Gospel & Reflection for the First Sunday of Advent.
Luke 21:25-28,34-36
Jesus said to his disciples: ‘There will be signs in the sun and moon and stars; on earth nations in agony, bewildered by the clamour of the ocean and its waves; men dying of fear as they await what menaces the world, for the powers of heaven will be shaken. And then they will see the Son of Man coming in a cloud with power and great glory. When these things begin to take place, stand erect, hold your heads high, because your liberation is near at hand.
‘Watch yourselves, or your hearts will be coarsened with debauchery and drunkenness and the cares of life, and that day will be sprung on you suddenly, like a trap. For it will come down on every living man on the face of the earth. Stay awake, praying at all times for the strength to survive all that is going to happen, and to stand with confidence before the Son of Man.’
Reflection
Friends, two years ago, Pope Francis canonised a Frenchman by the name of Charles de Foucauld. Saint Charles was a French aristocrat, born in 1858. During his adventurous life, he was first a Cavalry Officer in the French Army, then he became an explorer and geographer. During this time, he described himself as ‘a young man in the world, without God.’ After a number of years, he found himself back home in France and in the company of people who were intelligent, virtuous, and highly Christian. Even though he was not a believer, he started going to Church and it was the only place where he felt at ease and he would spend long hours there repeating the prayer: “My God, if you exist, allow me know you!”

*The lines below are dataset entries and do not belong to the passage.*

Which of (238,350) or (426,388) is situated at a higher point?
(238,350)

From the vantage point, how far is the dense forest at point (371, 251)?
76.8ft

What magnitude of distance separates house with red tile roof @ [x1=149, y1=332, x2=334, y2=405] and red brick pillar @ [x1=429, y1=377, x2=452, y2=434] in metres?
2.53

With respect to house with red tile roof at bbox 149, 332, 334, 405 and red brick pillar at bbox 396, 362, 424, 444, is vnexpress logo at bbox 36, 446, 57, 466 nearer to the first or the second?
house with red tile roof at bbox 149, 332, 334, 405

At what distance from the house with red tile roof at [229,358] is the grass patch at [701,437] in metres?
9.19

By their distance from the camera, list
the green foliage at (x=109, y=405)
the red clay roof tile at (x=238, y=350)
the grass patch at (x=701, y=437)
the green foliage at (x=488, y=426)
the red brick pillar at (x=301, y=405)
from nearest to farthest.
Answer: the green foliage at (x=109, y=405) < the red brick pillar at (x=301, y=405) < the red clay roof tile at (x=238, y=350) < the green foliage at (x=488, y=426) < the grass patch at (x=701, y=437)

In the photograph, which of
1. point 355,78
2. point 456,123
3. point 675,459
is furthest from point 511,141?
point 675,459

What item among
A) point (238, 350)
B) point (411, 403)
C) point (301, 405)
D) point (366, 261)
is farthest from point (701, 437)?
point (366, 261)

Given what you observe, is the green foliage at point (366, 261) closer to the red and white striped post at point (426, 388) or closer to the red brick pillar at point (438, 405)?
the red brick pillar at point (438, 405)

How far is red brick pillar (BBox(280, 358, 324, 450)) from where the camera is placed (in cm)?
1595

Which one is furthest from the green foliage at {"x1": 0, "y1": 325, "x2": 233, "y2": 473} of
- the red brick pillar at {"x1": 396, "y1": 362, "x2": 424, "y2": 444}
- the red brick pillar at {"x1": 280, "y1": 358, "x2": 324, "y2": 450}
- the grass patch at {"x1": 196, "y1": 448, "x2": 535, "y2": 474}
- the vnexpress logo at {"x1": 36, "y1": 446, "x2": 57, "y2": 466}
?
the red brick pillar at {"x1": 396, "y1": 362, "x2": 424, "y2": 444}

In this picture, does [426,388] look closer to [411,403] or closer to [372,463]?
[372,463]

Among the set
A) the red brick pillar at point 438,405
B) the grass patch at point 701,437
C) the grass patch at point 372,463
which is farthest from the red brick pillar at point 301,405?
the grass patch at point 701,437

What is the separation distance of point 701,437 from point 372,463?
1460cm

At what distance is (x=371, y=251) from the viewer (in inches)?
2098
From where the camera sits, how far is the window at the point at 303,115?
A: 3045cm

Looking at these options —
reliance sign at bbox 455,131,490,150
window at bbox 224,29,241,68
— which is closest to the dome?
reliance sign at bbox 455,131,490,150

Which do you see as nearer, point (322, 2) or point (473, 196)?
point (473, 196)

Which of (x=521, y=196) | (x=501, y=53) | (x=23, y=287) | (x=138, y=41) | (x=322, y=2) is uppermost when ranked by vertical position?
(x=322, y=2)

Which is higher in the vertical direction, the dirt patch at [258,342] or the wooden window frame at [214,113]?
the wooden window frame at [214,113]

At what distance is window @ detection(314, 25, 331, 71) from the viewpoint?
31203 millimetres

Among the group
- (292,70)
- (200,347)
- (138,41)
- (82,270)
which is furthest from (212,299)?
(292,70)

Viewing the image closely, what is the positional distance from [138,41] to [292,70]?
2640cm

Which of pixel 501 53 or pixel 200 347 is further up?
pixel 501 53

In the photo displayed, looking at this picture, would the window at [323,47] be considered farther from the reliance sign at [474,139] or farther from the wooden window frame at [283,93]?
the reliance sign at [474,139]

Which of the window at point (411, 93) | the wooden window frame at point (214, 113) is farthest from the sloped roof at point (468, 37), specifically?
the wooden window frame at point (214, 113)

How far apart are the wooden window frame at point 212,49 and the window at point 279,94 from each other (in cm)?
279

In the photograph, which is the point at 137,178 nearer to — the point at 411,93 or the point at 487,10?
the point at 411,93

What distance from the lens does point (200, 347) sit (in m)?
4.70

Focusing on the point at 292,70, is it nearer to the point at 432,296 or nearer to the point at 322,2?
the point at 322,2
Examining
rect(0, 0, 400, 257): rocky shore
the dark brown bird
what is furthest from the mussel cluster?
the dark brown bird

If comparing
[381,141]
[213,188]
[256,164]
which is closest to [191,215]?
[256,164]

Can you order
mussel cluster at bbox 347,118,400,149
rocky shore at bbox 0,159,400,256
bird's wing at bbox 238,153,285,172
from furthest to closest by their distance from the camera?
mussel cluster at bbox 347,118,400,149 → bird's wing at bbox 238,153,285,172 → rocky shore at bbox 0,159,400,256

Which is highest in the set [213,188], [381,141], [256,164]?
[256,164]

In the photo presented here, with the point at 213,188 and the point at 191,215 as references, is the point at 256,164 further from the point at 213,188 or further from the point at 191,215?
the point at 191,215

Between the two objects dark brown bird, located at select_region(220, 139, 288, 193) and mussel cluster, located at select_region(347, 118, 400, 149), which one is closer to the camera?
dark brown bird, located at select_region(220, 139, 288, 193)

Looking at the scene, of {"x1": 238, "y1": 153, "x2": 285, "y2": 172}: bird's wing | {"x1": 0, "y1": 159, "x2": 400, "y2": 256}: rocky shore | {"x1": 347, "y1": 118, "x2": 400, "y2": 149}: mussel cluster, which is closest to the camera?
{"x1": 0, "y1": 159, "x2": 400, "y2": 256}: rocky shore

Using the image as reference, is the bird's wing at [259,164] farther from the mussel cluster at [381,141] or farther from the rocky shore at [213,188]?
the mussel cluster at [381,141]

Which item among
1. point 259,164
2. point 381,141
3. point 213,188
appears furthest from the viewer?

Following a pilgrimage to the Holy Land, where he stayed over a Christmas season, his life was changed, and he wished to live a life reflecting Christ whom he finally came to know and feel while in Bethlehem that Christmas. It led Charles to become a Trappist Monk. However, he left the Trappist Order to follow a life of solitary prayer back in the Holy Land. In 1901 he was ordained a Priest and became a hermit, living among the Tuareg Tribe in Algeria’s Sahara Desert. He gained the sincere respect of the local Tuareg tribe, who while Muslim themselves, still saw Charles’ holiness and peacefulness and they responded to it. However, on the evening of December 1, 1916, marauding bandits killed him.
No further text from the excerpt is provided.